Вдоль стен стулья заполнены людьми, пришедшими на комиссию (ВЭК), – такими же, как я. Все ждут.
– Зайцев, Прохиндеев, Матюковский, Опупеев, Скандалина, Подзатылкина, Рубахеев, Оралова, Палкина, – вызывает медсестра каждые пять минут. После часового сидения под дверями кабинета народ оживляется.
– Палкина, вы же недавно проходили…
– Да проходила, только к основной профессии приписали еще одну. Теперь после стирки белья и уборки, когда локомотивные бригады будут отдыхать, я пойду гайки в вагонах закручивать или откручивать, как получится.
Каменное лицо медсестры немного смягчается.
– Идите к гинекологу, – и, всучив мне кипу бумаг, добавляет – без очереди. Анализы вам не сдавать, а врачей всех проходить заново.
– Что ж, – тяжело вздыхаю я, – проходить так проходить. – Голова кружится после бессонных рабочих ночей. Не заснуть бы где-нибудь.

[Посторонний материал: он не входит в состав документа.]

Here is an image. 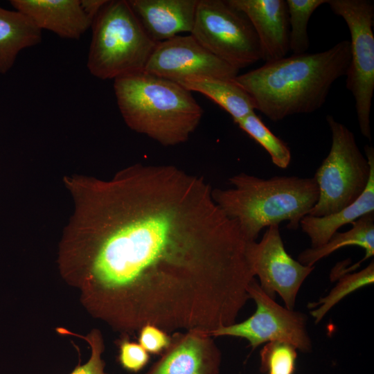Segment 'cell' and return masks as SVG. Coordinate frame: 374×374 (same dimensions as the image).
I'll return each mask as SVG.
<instances>
[{
	"instance_id": "6da1fadb",
	"label": "cell",
	"mask_w": 374,
	"mask_h": 374,
	"mask_svg": "<svg viewBox=\"0 0 374 374\" xmlns=\"http://www.w3.org/2000/svg\"><path fill=\"white\" fill-rule=\"evenodd\" d=\"M64 184L74 207L58 267L93 317L125 335L146 324L211 334L235 323L254 279L248 241L203 177L136 163Z\"/></svg>"
},
{
	"instance_id": "7a4b0ae2",
	"label": "cell",
	"mask_w": 374,
	"mask_h": 374,
	"mask_svg": "<svg viewBox=\"0 0 374 374\" xmlns=\"http://www.w3.org/2000/svg\"><path fill=\"white\" fill-rule=\"evenodd\" d=\"M350 60V42L342 40L322 52L265 62L235 81L253 98L256 109L276 122L320 109L334 82L346 75Z\"/></svg>"
},
{
	"instance_id": "3957f363",
	"label": "cell",
	"mask_w": 374,
	"mask_h": 374,
	"mask_svg": "<svg viewBox=\"0 0 374 374\" xmlns=\"http://www.w3.org/2000/svg\"><path fill=\"white\" fill-rule=\"evenodd\" d=\"M229 182L232 188H214L212 196L224 213L238 223L248 242L256 241L263 228L283 221L289 229L296 230L319 195L314 177L262 179L241 172Z\"/></svg>"
},
{
	"instance_id": "277c9868",
	"label": "cell",
	"mask_w": 374,
	"mask_h": 374,
	"mask_svg": "<svg viewBox=\"0 0 374 374\" xmlns=\"http://www.w3.org/2000/svg\"><path fill=\"white\" fill-rule=\"evenodd\" d=\"M114 90L126 125L164 146L187 141L203 115L190 91L145 71L114 80Z\"/></svg>"
},
{
	"instance_id": "5b68a950",
	"label": "cell",
	"mask_w": 374,
	"mask_h": 374,
	"mask_svg": "<svg viewBox=\"0 0 374 374\" xmlns=\"http://www.w3.org/2000/svg\"><path fill=\"white\" fill-rule=\"evenodd\" d=\"M91 28L87 67L101 80L144 71L158 44L147 34L127 0H108Z\"/></svg>"
},
{
	"instance_id": "8992f818",
	"label": "cell",
	"mask_w": 374,
	"mask_h": 374,
	"mask_svg": "<svg viewBox=\"0 0 374 374\" xmlns=\"http://www.w3.org/2000/svg\"><path fill=\"white\" fill-rule=\"evenodd\" d=\"M332 143L314 176L319 199L308 215L338 212L353 203L365 190L371 173L370 160L360 151L353 133L331 115L326 116Z\"/></svg>"
},
{
	"instance_id": "52a82bcc",
	"label": "cell",
	"mask_w": 374,
	"mask_h": 374,
	"mask_svg": "<svg viewBox=\"0 0 374 374\" xmlns=\"http://www.w3.org/2000/svg\"><path fill=\"white\" fill-rule=\"evenodd\" d=\"M331 10L346 22L350 35L346 88L354 100L362 134L371 140V110L374 93V5L368 0H328Z\"/></svg>"
},
{
	"instance_id": "ba28073f",
	"label": "cell",
	"mask_w": 374,
	"mask_h": 374,
	"mask_svg": "<svg viewBox=\"0 0 374 374\" xmlns=\"http://www.w3.org/2000/svg\"><path fill=\"white\" fill-rule=\"evenodd\" d=\"M190 35L239 71L262 60L260 43L250 21L226 1L198 0Z\"/></svg>"
},
{
	"instance_id": "9c48e42d",
	"label": "cell",
	"mask_w": 374,
	"mask_h": 374,
	"mask_svg": "<svg viewBox=\"0 0 374 374\" xmlns=\"http://www.w3.org/2000/svg\"><path fill=\"white\" fill-rule=\"evenodd\" d=\"M247 291L256 305L255 312L242 322L218 328L211 336L243 338L249 342L253 350L264 343L281 342L303 353L311 351L312 344L305 314L278 304L262 290L255 278Z\"/></svg>"
},
{
	"instance_id": "30bf717a",
	"label": "cell",
	"mask_w": 374,
	"mask_h": 374,
	"mask_svg": "<svg viewBox=\"0 0 374 374\" xmlns=\"http://www.w3.org/2000/svg\"><path fill=\"white\" fill-rule=\"evenodd\" d=\"M246 256L262 290L272 299L278 294L285 308L294 310L298 292L314 266L301 264L286 251L279 225L268 226L260 242H248Z\"/></svg>"
},
{
	"instance_id": "8fae6325",
	"label": "cell",
	"mask_w": 374,
	"mask_h": 374,
	"mask_svg": "<svg viewBox=\"0 0 374 374\" xmlns=\"http://www.w3.org/2000/svg\"><path fill=\"white\" fill-rule=\"evenodd\" d=\"M144 71L178 82L196 75L234 80L239 70L212 54L189 35L159 42Z\"/></svg>"
},
{
	"instance_id": "7c38bea8",
	"label": "cell",
	"mask_w": 374,
	"mask_h": 374,
	"mask_svg": "<svg viewBox=\"0 0 374 374\" xmlns=\"http://www.w3.org/2000/svg\"><path fill=\"white\" fill-rule=\"evenodd\" d=\"M212 337L198 330L175 332L145 374H220L222 355Z\"/></svg>"
},
{
	"instance_id": "4fadbf2b",
	"label": "cell",
	"mask_w": 374,
	"mask_h": 374,
	"mask_svg": "<svg viewBox=\"0 0 374 374\" xmlns=\"http://www.w3.org/2000/svg\"><path fill=\"white\" fill-rule=\"evenodd\" d=\"M249 19L260 41L262 60L272 62L290 51V25L285 0H227Z\"/></svg>"
},
{
	"instance_id": "5bb4252c",
	"label": "cell",
	"mask_w": 374,
	"mask_h": 374,
	"mask_svg": "<svg viewBox=\"0 0 374 374\" xmlns=\"http://www.w3.org/2000/svg\"><path fill=\"white\" fill-rule=\"evenodd\" d=\"M10 3L40 30L64 39H80L92 24L80 0H10Z\"/></svg>"
},
{
	"instance_id": "9a60e30c",
	"label": "cell",
	"mask_w": 374,
	"mask_h": 374,
	"mask_svg": "<svg viewBox=\"0 0 374 374\" xmlns=\"http://www.w3.org/2000/svg\"><path fill=\"white\" fill-rule=\"evenodd\" d=\"M143 28L159 43L192 30L198 0H127Z\"/></svg>"
},
{
	"instance_id": "2e32d148",
	"label": "cell",
	"mask_w": 374,
	"mask_h": 374,
	"mask_svg": "<svg viewBox=\"0 0 374 374\" xmlns=\"http://www.w3.org/2000/svg\"><path fill=\"white\" fill-rule=\"evenodd\" d=\"M364 150L371 162V173L362 195L353 203L337 213L321 217L307 215L301 220L300 226L309 237L312 248L326 244L342 226L374 212V149L366 145Z\"/></svg>"
},
{
	"instance_id": "e0dca14e",
	"label": "cell",
	"mask_w": 374,
	"mask_h": 374,
	"mask_svg": "<svg viewBox=\"0 0 374 374\" xmlns=\"http://www.w3.org/2000/svg\"><path fill=\"white\" fill-rule=\"evenodd\" d=\"M350 224L352 228L350 230L335 232L326 244L301 252L297 260L304 265L314 266L317 262L340 248L355 245L364 250V258L349 268L339 269L335 267L332 273L337 278L342 274L355 270L363 262L374 255V212L366 213Z\"/></svg>"
},
{
	"instance_id": "ac0fdd59",
	"label": "cell",
	"mask_w": 374,
	"mask_h": 374,
	"mask_svg": "<svg viewBox=\"0 0 374 374\" xmlns=\"http://www.w3.org/2000/svg\"><path fill=\"white\" fill-rule=\"evenodd\" d=\"M191 91L202 93L229 113L234 123L254 112L251 96L234 80L209 76H190L177 82Z\"/></svg>"
},
{
	"instance_id": "d6986e66",
	"label": "cell",
	"mask_w": 374,
	"mask_h": 374,
	"mask_svg": "<svg viewBox=\"0 0 374 374\" xmlns=\"http://www.w3.org/2000/svg\"><path fill=\"white\" fill-rule=\"evenodd\" d=\"M42 41V30L24 14L0 6V73L13 66L19 53Z\"/></svg>"
},
{
	"instance_id": "ffe728a7",
	"label": "cell",
	"mask_w": 374,
	"mask_h": 374,
	"mask_svg": "<svg viewBox=\"0 0 374 374\" xmlns=\"http://www.w3.org/2000/svg\"><path fill=\"white\" fill-rule=\"evenodd\" d=\"M373 283V260L361 271L352 274L346 273L340 276L336 285L327 296L321 298L317 302L308 305L310 309H314L310 314L315 323L320 322L330 310L346 296Z\"/></svg>"
},
{
	"instance_id": "44dd1931",
	"label": "cell",
	"mask_w": 374,
	"mask_h": 374,
	"mask_svg": "<svg viewBox=\"0 0 374 374\" xmlns=\"http://www.w3.org/2000/svg\"><path fill=\"white\" fill-rule=\"evenodd\" d=\"M235 123L268 152L275 166L280 168L289 166L291 151L287 144L274 134L255 112Z\"/></svg>"
},
{
	"instance_id": "7402d4cb",
	"label": "cell",
	"mask_w": 374,
	"mask_h": 374,
	"mask_svg": "<svg viewBox=\"0 0 374 374\" xmlns=\"http://www.w3.org/2000/svg\"><path fill=\"white\" fill-rule=\"evenodd\" d=\"M328 0H286L290 25V51L294 55L307 52L310 46L308 24L312 13Z\"/></svg>"
},
{
	"instance_id": "603a6c76",
	"label": "cell",
	"mask_w": 374,
	"mask_h": 374,
	"mask_svg": "<svg viewBox=\"0 0 374 374\" xmlns=\"http://www.w3.org/2000/svg\"><path fill=\"white\" fill-rule=\"evenodd\" d=\"M260 371L267 374H294L297 358L296 349L281 342L267 343L260 354Z\"/></svg>"
},
{
	"instance_id": "cb8c5ba5",
	"label": "cell",
	"mask_w": 374,
	"mask_h": 374,
	"mask_svg": "<svg viewBox=\"0 0 374 374\" xmlns=\"http://www.w3.org/2000/svg\"><path fill=\"white\" fill-rule=\"evenodd\" d=\"M57 331L60 334L71 335L83 339L91 348V355L88 361L83 364H79L70 374H107L105 372V364L102 359L105 345L99 330L93 329L86 336L73 333L63 328H57Z\"/></svg>"
},
{
	"instance_id": "d4e9b609",
	"label": "cell",
	"mask_w": 374,
	"mask_h": 374,
	"mask_svg": "<svg viewBox=\"0 0 374 374\" xmlns=\"http://www.w3.org/2000/svg\"><path fill=\"white\" fill-rule=\"evenodd\" d=\"M120 365L127 371L138 373L150 360V354L138 343L129 340L125 335L118 342Z\"/></svg>"
},
{
	"instance_id": "484cf974",
	"label": "cell",
	"mask_w": 374,
	"mask_h": 374,
	"mask_svg": "<svg viewBox=\"0 0 374 374\" xmlns=\"http://www.w3.org/2000/svg\"><path fill=\"white\" fill-rule=\"evenodd\" d=\"M170 341L171 337L154 325L146 324L139 330V344L149 354H161Z\"/></svg>"
},
{
	"instance_id": "4316f807",
	"label": "cell",
	"mask_w": 374,
	"mask_h": 374,
	"mask_svg": "<svg viewBox=\"0 0 374 374\" xmlns=\"http://www.w3.org/2000/svg\"><path fill=\"white\" fill-rule=\"evenodd\" d=\"M107 1L108 0H80V3L83 11L92 22Z\"/></svg>"
}]
</instances>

Врач читает распечатанные бумаги, наморщив лоб, запускает в работу компьютер, задает вопросы и вносит ответы. Без компьютера ни шагу. А если свет вырубят? – Все, работа закончилась, простой перекроет все заслуги перед пациентами.
– Сходите в другое здание, пусть вам старшая сестра из лаборатории выставит результаты анализов.
Старшая сестра лаборатории – приятная женщина пенсионного возраста, невысокого роста, среднего телосложения и, в целом, средней внешности, выслушав мою просьбу, с моего же паспорта пациента, выданного мне на руки две недели назад, вносит своей рукой данные, подписываясь под каждым показателем, и, почесав авторучкой затылок, смеется: «Это ж надо, из компьютера – в компьютер через бумажку. Сумасшедший дом!» «Она, наверно, только после отпуска, – думаю я про себя, – и вообще – позитивная, приятная женщина».